“Efsane midir, gerçek midir, bilinmez. Tam da şu gördüğünüz, akan derenin yanı başında, kıvrım kıvrım giden yollarda yaşanmıştır bu hadise. Obalı insanlar o zamanlarda, ovada yaşayanları dayanıksız görürlermiş. Ovalı bir damat adayı olduğunda, dayanıklılığını ispat etmesini isterlermiş. Şu gördüğünüz yollardan yürüyerek, aşağı Zeytinli köyünden aldığı kırk okka tuzu, yayladaki obaya taşıması gerekirmiş damadın. Bugün yürüme ile yaklaşık 3-4 saat süren bu yolu, sırtında kırk okkalık tuz torbasıyla Hasan da çıkmaya başlamış.

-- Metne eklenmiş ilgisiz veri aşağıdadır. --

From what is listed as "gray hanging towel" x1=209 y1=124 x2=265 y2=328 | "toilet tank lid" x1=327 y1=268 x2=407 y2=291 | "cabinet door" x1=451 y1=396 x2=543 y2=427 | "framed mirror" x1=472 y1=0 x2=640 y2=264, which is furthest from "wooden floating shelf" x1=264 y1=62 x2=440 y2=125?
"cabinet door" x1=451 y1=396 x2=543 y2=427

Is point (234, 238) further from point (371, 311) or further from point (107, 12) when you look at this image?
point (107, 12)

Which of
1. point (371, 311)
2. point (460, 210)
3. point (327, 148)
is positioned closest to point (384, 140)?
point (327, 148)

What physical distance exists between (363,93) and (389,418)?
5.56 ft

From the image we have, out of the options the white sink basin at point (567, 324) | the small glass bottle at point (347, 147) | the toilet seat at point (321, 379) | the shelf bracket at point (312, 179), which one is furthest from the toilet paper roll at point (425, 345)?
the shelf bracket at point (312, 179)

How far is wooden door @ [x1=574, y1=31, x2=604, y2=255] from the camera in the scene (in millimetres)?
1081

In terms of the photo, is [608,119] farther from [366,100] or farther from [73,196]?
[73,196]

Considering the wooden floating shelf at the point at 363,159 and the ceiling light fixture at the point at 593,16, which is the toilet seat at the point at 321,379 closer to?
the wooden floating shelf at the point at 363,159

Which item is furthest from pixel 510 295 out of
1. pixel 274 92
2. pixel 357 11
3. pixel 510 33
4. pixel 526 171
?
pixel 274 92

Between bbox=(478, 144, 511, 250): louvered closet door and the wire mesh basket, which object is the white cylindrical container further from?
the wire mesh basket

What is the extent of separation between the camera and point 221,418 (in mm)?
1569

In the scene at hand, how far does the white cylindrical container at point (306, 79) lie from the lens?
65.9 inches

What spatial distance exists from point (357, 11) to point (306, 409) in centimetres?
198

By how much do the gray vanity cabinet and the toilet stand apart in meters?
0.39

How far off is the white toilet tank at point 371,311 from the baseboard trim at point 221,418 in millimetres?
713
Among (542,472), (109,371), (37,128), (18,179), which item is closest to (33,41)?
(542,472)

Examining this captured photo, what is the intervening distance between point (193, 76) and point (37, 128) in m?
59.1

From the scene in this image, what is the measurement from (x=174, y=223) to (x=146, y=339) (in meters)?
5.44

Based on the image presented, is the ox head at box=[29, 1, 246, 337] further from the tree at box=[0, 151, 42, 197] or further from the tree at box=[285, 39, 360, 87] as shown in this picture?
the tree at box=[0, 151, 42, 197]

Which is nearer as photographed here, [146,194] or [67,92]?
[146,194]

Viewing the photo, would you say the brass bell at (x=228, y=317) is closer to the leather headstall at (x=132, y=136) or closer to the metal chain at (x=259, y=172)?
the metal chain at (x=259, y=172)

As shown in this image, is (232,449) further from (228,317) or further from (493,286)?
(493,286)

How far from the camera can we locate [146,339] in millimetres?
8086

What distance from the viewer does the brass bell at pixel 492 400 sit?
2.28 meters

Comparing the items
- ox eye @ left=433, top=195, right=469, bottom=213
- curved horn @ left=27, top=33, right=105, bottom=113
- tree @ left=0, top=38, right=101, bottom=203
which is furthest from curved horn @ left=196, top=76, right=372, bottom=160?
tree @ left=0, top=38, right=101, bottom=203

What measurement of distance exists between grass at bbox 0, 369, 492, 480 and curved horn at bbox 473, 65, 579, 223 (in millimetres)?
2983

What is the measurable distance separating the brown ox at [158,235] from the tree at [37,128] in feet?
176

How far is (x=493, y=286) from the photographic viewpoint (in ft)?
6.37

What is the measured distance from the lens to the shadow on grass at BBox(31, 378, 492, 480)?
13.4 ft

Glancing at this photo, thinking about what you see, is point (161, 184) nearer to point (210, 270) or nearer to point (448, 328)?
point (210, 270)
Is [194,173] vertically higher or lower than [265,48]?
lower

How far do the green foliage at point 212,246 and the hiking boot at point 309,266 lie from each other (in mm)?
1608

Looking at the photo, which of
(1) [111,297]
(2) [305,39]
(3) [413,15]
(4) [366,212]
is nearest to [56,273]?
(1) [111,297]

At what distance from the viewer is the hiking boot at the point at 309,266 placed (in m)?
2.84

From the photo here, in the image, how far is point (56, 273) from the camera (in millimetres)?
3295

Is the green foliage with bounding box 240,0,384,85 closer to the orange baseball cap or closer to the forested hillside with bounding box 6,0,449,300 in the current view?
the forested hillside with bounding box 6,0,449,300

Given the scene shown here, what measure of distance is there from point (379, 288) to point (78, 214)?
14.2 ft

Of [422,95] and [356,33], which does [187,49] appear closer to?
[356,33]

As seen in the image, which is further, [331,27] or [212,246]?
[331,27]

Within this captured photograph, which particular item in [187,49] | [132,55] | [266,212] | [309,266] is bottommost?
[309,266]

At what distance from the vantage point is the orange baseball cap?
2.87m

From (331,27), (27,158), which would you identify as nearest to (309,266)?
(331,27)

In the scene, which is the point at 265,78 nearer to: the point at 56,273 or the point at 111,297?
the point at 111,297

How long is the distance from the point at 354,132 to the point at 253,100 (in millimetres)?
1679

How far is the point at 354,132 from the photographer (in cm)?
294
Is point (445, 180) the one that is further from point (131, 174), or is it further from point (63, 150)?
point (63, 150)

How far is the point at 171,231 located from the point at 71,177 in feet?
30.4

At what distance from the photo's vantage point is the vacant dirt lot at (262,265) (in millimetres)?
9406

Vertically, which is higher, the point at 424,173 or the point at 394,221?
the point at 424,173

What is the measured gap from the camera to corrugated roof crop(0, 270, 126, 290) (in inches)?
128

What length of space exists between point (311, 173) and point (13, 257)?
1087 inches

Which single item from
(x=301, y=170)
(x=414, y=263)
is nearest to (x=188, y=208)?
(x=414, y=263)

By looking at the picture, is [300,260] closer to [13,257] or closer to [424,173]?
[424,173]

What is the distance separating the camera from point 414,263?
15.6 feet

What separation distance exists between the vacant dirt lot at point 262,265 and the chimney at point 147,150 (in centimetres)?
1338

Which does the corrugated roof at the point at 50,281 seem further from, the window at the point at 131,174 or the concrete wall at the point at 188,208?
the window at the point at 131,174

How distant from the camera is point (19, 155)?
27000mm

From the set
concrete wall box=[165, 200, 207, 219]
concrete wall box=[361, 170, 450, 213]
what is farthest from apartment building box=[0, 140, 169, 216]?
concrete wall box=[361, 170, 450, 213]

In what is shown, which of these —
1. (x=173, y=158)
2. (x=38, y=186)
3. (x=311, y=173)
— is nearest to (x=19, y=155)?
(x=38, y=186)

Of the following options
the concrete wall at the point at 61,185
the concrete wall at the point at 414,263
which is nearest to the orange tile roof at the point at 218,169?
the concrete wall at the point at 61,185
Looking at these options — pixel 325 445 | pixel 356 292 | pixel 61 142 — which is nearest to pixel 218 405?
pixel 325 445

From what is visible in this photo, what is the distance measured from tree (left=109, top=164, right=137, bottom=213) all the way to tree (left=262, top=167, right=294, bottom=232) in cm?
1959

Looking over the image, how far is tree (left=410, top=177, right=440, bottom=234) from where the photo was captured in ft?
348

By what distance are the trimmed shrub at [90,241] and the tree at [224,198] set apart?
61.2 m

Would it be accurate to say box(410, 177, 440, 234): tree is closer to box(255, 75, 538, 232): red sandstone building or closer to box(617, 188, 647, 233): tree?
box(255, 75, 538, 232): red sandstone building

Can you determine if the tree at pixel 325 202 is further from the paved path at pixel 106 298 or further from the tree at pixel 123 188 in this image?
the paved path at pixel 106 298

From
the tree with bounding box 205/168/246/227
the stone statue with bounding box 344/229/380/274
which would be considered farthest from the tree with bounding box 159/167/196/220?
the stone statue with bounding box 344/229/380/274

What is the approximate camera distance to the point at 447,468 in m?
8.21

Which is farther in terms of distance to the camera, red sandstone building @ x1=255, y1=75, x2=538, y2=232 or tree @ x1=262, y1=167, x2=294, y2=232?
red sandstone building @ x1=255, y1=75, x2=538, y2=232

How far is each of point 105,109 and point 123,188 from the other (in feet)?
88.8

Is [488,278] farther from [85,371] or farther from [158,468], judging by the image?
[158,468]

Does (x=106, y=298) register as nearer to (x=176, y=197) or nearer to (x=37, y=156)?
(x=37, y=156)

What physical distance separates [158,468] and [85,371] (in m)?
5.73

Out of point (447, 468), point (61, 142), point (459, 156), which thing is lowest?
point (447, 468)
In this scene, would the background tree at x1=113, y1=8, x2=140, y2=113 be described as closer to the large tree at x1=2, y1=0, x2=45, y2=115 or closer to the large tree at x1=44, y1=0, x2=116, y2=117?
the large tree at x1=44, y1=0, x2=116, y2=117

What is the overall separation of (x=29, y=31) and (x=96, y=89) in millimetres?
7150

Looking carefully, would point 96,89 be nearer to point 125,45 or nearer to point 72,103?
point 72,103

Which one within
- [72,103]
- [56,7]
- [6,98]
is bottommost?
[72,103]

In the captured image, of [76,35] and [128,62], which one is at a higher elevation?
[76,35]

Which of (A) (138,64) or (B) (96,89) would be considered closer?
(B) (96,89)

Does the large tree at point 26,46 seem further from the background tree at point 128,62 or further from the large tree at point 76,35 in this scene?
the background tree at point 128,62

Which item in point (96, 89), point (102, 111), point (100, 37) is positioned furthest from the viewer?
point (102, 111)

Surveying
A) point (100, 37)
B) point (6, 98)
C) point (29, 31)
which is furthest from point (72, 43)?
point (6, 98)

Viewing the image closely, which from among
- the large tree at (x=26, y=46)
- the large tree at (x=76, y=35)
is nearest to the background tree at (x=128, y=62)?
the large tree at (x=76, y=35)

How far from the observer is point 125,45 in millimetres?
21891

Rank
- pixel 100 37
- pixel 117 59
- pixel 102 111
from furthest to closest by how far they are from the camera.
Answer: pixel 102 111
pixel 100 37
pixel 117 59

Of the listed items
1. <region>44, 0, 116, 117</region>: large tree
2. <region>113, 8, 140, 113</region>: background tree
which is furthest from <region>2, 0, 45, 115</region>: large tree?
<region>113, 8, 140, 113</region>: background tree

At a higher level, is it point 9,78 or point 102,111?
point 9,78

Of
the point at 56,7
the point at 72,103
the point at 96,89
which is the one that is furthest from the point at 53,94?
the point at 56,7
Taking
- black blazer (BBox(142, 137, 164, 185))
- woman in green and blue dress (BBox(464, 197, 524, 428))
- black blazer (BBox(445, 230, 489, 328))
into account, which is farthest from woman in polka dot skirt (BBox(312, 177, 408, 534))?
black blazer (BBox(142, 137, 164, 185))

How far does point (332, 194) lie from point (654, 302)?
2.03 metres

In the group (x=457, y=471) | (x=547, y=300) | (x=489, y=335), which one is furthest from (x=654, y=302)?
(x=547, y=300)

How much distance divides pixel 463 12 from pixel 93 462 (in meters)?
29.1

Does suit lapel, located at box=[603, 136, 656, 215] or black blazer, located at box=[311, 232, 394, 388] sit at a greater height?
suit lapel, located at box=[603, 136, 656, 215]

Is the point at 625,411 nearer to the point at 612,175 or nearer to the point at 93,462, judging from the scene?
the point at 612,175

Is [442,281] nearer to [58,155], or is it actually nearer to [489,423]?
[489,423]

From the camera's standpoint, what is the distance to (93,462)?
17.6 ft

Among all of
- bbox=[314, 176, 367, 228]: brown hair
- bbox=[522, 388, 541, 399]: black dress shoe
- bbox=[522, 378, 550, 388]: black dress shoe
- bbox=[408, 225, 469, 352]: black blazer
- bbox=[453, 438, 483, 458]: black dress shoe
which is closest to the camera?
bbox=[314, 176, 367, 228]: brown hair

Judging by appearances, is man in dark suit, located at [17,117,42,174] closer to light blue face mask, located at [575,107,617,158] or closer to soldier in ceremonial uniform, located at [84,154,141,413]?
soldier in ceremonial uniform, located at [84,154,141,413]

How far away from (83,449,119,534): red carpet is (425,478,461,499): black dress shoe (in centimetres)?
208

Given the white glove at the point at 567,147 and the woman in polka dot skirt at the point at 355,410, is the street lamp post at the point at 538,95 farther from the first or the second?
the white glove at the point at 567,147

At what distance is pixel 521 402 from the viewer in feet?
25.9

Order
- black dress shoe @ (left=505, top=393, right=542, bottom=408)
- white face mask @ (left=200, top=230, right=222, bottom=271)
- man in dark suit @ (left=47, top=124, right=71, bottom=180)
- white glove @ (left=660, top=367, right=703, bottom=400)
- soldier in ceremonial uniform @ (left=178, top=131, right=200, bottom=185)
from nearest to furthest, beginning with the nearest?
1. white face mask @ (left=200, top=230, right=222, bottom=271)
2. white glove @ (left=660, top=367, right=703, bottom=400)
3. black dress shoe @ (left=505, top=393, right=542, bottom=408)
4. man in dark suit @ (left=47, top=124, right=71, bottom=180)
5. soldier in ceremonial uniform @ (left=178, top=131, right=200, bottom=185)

Az gitmiş, uz gitmiş ama çok yorulmuş Hasan. Rençberlik yaptığı için, bu tür yükleri taşımaya alışık değilmiş. Beyoba’ya doğru çıktığında, artık yorulmuş. Sütüven Şelalesi’nin oraya vardığında, yol, derenin içinden geçiyormuş. Hasan’ın atlaması gerekiyormuş. Sudan atlarken ayağı kayıp düşmüş ve bir daha da kalkamamış Hasan. Sonra ne mi olmuş?
Emine ki bu göle,
Hasan’ı koyuverdi;
Hasan tuzlar içinde,
Eridi, akıverdi.
Dağlar, ağaçlar, sular,
Bir ağzından bağırdı.
Dediler: “Ah Emine
Acı vursun gönlüne.”
Yörük kızının gönlü,
Duyunca bu sesleri,
Sırtındaki çuvalı,
Atıp da döndü geri.
Hasan’ın gömleğini,
Sadece gördü, giydi.
Suyun çağıltısıyla,
Bedeni serinledi.
Hadise buna benzer farklı şekillerde yıllar içinde anlatılagelir. Hasanboğuldu’nun ismi, işte o Hasan’dan gelir.”